[RECORD EXTRACTS — start]

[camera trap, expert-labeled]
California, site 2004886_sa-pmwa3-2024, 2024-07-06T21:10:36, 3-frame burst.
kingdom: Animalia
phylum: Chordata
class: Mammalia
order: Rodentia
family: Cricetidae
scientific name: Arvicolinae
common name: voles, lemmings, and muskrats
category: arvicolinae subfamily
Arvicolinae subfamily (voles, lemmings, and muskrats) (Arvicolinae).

[RECORD EXTRACTS — finish]

● YOUR TASK
Set down the entire listing above again, word for word.

● REPLY TO THE EXERCISE
[camera trap, expert-labeled]
California, site 2004886_sa-pmwa3-2024, 2024-07-06T21:10:36, 3-frame burst.
kingdom: Animalia
phylum: Chordata
class: Mammalia
order: Rodentia
family: Cricetidae
scientific name: Arvicolinae
common name: voles, lemmings, and muskrats
category: arvicolinae subfamily
Arvicolinae subfamily (voles, lemmings, and muskrats) (Arvicolinae).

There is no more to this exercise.